= African Sanctus =

Song album from David Fanshawe

Album cover from recording of African Sanctus

African Sanctus is a 1972 choral Mass and is the best-known work of British composer and collector of world musics David Fanshawe.

In African Sanctus the Latin Mass is juxtaposed with live recordings of traditional African music, which the composer had recorded himself between 1969 and 1973 during a journey up the Nile, from the Mediterranean Sea to Lake Victoria. The work consists of 13 movements and follows the journey of the composer through Africa. The recordings are from Egypt, the Sudan, Uganda and Kenya.

A key moment in the conception of African Sanctus came at the beginning of Fanshawe's 1969 journey, in Egypt. Sitting in a Christian church he heard the muezzin of a nearby mosque calling the faithful to prayer, and imagined this beautiful sound in counterpoint with Western choral harmony. Originally entitled African Revelations, African Sanctus was first performed in London by the Saltarello Choir in July 1972, and was later played on BBC Radio on United Nations Day.

On Easter Sunday 1975, a documentary about the making of the work was broadcast on BBC1's Omnibus programme. Made by composer and film-maker Herbert Chappell, this charted Fanshawe's progress recording the work in North and East Africa, and coincided with the release of the album. The two men retraced Fanshawe's original journey and tried, largely unsuccessfully, to find the musicians he had recorded on his original trip. The documentary was nominated for the 'Prix Italia'.

Following the publication of the full score in 1977, premiere performances were given in Toronto, Worcester Cathedral in 1978, and the Royal Albert Hall in 1979, which was conducted by Sir David Willcocks. The work has received over a thousand performances, from North America to the Far East, with Fanshawe himself supervising many of the performances, sometimes accompanying the work with a slideshow of the photographs of the musicians he had recorded.

In 1994 Fanshawe composed an additional movement for a new recording of the work, the "Dona Nobis Pacem – A Hymn for World Peace", which completed the "Agnus Dei". Based on this new recording, the BBC commissioned the maker of the 1975 documentary, Herbert Chappell, to make a new programme, African Sanctus Revisited.

Fanshawe's work has been criticised by some. The Telegraph noted "While other adventurers returned from distant lands with lion skins or elephant tusks, the trophies from Fanshawe's odysseys were recorded ones.

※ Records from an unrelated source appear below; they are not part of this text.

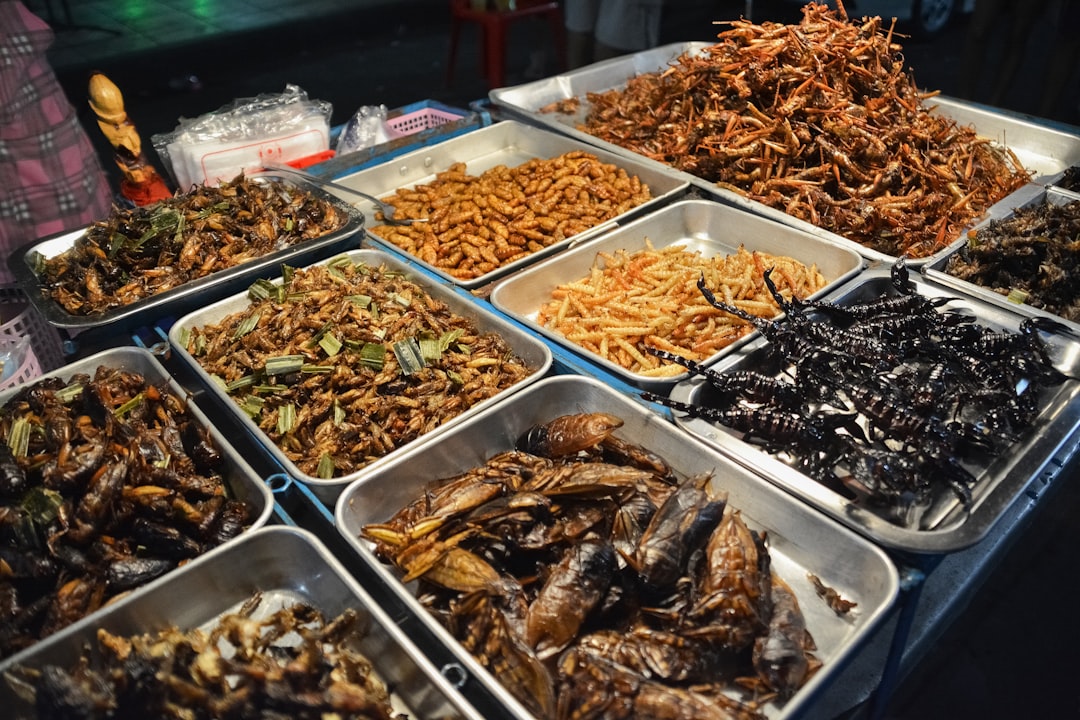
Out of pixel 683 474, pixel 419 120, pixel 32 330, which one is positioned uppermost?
pixel 419 120

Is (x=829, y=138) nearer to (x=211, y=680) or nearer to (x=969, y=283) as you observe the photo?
(x=969, y=283)

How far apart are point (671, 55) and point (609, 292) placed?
10.4 ft

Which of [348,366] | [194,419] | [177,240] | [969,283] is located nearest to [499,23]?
[177,240]

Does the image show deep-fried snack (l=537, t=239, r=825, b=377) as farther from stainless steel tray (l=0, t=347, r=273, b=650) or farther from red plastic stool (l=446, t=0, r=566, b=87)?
red plastic stool (l=446, t=0, r=566, b=87)

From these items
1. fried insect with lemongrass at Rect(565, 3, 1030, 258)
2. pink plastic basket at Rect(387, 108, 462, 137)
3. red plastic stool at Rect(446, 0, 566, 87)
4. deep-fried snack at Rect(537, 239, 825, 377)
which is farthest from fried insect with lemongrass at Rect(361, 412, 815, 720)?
red plastic stool at Rect(446, 0, 566, 87)

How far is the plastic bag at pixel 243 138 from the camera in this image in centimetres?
386

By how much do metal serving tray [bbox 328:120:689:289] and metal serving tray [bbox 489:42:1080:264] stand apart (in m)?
0.09

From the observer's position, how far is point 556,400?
252 cm

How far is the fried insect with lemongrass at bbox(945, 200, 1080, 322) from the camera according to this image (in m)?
3.05

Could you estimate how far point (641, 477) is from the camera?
6.81 ft

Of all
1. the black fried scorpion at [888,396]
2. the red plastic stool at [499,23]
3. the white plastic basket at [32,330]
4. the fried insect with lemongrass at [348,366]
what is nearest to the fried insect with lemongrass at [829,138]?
the black fried scorpion at [888,396]

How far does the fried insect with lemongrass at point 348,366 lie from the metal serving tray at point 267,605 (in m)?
0.32

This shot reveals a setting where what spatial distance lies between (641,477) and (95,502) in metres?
1.53

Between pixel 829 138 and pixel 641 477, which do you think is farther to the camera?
pixel 829 138
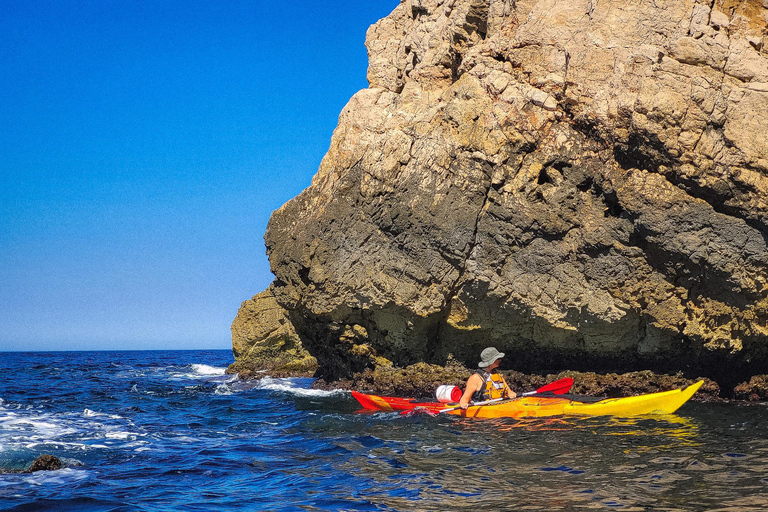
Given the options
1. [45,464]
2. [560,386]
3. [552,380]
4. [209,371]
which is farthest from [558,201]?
[209,371]

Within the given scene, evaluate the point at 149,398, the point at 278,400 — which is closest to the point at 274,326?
the point at 149,398

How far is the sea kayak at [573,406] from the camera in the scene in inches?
423

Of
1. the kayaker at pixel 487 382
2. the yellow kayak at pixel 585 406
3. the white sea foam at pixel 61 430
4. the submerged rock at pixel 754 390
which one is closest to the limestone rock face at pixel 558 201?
the submerged rock at pixel 754 390

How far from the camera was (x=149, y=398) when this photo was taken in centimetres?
1877

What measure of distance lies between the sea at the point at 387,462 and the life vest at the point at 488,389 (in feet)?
2.01

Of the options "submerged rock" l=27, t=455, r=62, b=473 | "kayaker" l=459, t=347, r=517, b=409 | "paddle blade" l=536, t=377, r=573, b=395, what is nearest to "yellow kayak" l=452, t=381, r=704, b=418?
"kayaker" l=459, t=347, r=517, b=409

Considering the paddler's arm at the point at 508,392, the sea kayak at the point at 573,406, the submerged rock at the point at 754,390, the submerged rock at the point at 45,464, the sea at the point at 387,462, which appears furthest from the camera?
the submerged rock at the point at 754,390

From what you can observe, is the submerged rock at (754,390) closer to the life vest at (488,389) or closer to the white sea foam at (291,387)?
the life vest at (488,389)

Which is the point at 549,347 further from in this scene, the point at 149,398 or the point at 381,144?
the point at 149,398

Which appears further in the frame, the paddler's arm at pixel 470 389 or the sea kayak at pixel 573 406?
the paddler's arm at pixel 470 389

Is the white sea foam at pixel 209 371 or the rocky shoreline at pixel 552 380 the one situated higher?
the rocky shoreline at pixel 552 380

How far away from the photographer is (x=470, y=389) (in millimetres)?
11641

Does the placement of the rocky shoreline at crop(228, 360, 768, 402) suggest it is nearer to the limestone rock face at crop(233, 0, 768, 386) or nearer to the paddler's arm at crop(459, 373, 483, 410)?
the limestone rock face at crop(233, 0, 768, 386)

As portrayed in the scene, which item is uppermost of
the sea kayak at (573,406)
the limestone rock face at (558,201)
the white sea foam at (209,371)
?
the limestone rock face at (558,201)
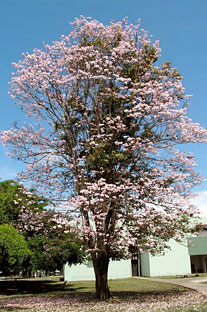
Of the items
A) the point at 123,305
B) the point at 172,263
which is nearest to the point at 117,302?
the point at 123,305

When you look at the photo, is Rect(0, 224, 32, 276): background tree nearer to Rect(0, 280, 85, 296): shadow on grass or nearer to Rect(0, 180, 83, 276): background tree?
Rect(0, 180, 83, 276): background tree

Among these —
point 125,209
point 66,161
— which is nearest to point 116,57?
point 66,161

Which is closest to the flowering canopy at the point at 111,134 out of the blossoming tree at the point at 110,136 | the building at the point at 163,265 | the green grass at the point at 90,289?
the blossoming tree at the point at 110,136

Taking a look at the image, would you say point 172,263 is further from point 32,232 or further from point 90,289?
point 32,232

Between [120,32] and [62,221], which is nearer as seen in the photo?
[62,221]

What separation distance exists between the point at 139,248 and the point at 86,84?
23.9 ft

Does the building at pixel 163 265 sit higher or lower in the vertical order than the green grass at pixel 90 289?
higher

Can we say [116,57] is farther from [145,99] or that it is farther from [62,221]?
[62,221]

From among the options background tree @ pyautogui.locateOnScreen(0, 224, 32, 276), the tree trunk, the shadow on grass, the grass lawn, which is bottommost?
the shadow on grass

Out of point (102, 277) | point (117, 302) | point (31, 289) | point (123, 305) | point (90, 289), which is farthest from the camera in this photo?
point (31, 289)


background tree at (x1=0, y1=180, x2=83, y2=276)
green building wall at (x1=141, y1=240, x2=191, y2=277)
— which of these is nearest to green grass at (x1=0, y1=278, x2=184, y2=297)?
background tree at (x1=0, y1=180, x2=83, y2=276)

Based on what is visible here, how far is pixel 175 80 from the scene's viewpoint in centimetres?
1513

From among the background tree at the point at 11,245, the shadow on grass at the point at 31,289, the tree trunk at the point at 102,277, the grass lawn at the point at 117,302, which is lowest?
the shadow on grass at the point at 31,289

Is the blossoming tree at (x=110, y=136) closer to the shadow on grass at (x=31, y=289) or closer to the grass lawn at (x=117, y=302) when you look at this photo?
the grass lawn at (x=117, y=302)
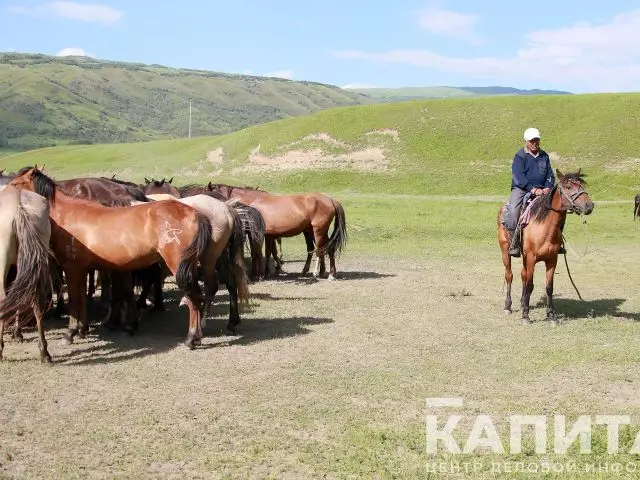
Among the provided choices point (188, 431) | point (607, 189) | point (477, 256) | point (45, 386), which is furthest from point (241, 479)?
point (607, 189)

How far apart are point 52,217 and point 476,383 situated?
23.1ft

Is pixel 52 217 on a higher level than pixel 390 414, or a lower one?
higher

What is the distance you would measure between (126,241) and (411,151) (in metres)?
44.6

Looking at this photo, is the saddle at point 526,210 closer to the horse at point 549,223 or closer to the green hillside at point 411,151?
the horse at point 549,223

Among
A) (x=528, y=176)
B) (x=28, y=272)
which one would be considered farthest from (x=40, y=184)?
(x=528, y=176)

And The Washington Post observed:The composer's efforts raised ethical questions from those who questioned whether his recordings were an aural sort of imperialism that exploited indigenous musicians."It's an extraordinary collection of music and images," said Carol A. Muller, a professor of ethnomusicology at the University of Pennsylvania. But .... "There is a level of complete arrogance, a kind of colonial mind-set, that you can go to Africa and make these recordings and use them at your own will."

==Movements==
The work is composed in 13 movements and reflects geographically the composer's cross-shaped pilgrimage, from the Mediterranean to Lake Victoria, whereby 'Kyrie' represents Cairo and 'Sanctus' Northern Uganda.

- 1 African Sanctus
Acholi Bwala Dance, North Uganda
- 2 Kyrie: Call To Prayer
Muezzin from the Muhammad Ali Mosque, Cairo
- 3 Gloria: Bride of the Nile
Egyptian Wedding, Luxor
Islamic Prayer School, East Sudan
- 4 Credo: Sudanese Dances
Courtship Dances, Kiata Trumpet Dance
Koranic Recitations, Marra Mountains
- 5 Love Song: Piano Solo
Hadandua Cattle Boy with Bazenkop Harp
Desert Bells, East Sudan
- 6 Et In Spiritum Sanctum
Frogs, Zande Refugees of South Sudan
- 7 Crucifixus: Rain Song
Dingi Dingi Dance, Rains & Thunder
"Rain Song" by Latigo Oteng, Uganda
- 8 Sanctus: Bwala Dance
Bunyoro Madinda Xylophone
Acholi Bwala Dance, Uganda
- 9 The Lord's Prayer
Lamentation, Lake Kyoga, Uganda
The Offertory (in English)
- 10 Chants
Maasai Milking Song, Kenya
Song of the River, Karamoja, Uganda
Turkana Cattle Song, Luo Ritual Burial Dance, Kenya
- 11 Agnus Dei
Hadandua War Drums in the Desert, Sudan
- 12 Call To Prayer: Kyrie (Reprise)
Mu'azzin from the Muhammad Ali Mosque, Cairo
- 13 Finale & Gloria
Acholi Bwala Dance, North Uganda

- Dona Nobis Pacem (Optional)
A Hymn for World Peace
(short or long version)

==Charts==

| Chart (1974) | Peak position |
|---|---|
| Australian (Kent Music Report) | 71 |

==Certifications==

| Region | Certification | Certified units/sales |
| Australia (ARIA) | Gold | 35,000^{^} |
^{^} Shipments figures based on certification alone.